That further, the Court of Appeal in George Mbiti Kiebia & Another Vs Isaya Theuri M’Lintari & Another [2014] eKLR, at paragraph one of its judgment acknowledged that an appeal do abate when they expressed themselves thus; “…The 1st appellant is deceased and his appeal has abated…”

That the provision of Order 24 of the Civil Procedure Rules has variously been taken by the Courts not to be a technicality that can be cured or accommodated under Article 159 of the Constitution, and helps the Courts to dispense justice in a timely, just effective and cost-effective manner as dictated by Sections 1A and 1B of the Civil Procedure Act.

(d) That as the Eldoret HCCA No. 140 of 2007 has been found to have abated, the only suit that has dealt with the subject matter herein on merit is Eldoret CMCC No. 1031 of 1998 which was decided on the 17th July, 2006 in favour of the Plaintiff in that case, who is also the Plaintiff herein.  That suit was disclosed in the Plaintiff’s pleadings, and as the registration of the suit land has since changed hands, the issue of res-judicata do not arise as the 1st Defendant, who is currently registered with the land was not a party in the previous suit.

* Extracted entries *
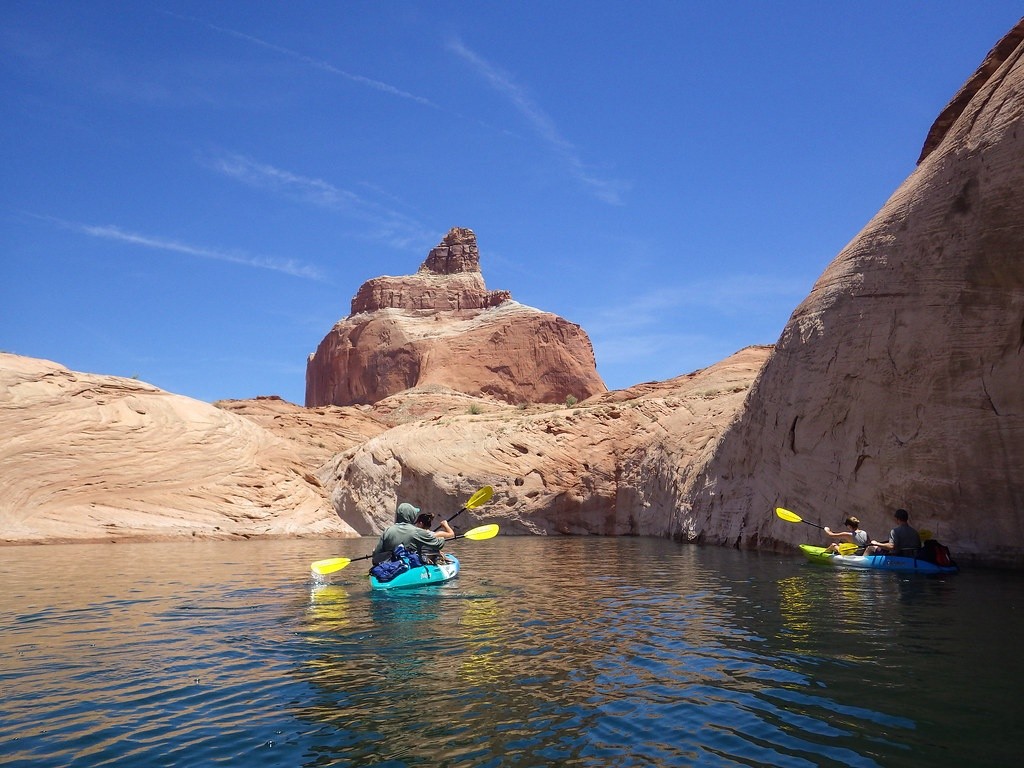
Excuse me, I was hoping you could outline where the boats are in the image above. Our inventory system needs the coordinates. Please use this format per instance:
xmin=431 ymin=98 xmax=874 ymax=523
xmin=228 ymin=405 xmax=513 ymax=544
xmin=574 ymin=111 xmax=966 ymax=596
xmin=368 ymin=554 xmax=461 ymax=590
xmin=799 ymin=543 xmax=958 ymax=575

* Requirement 1 *
From the court ruling, list every legal provision cited by number: each order, article and section, with the law it belongs to.
* Requirement 2 *
Carry on with the court ruling from the point where it stops.

* Output 1 *
- Order 24 of the Civil Procedure Rules
- Article 159 of the Constitution
- Section 1A of the Civil Procedure Act
- Section 1B of the Civil Procedure Act

* Output 2 *
(e) That having come to the finding that the 2nd Defendant has failed to establish reasonable basis for staying these proceedings, then she should pay the Plaintiff’s costs in the application.

6. That the foregoing shows that the 2nd Defendant’s Motion dated 28th February, 2020 has no merit, and is dismissed with costs.

Orders accordingly.

Delivered virtually and dated at Eldoret this 18th day of November, 2020.

S. M. KIBUNJA

JUDGE

In the presence of:

Plaintiff:              Absent.

Defendants:       Absent.

Counsel:             Mr. Kibii for 1st Defendant.

Mr. Okango for Kiptoo for Plaintiff.

Court Assistant: Christine

and the Ruling is to be transmitted digitally by the Deputy Registrar to the Counsel on record through their e-mail addresses.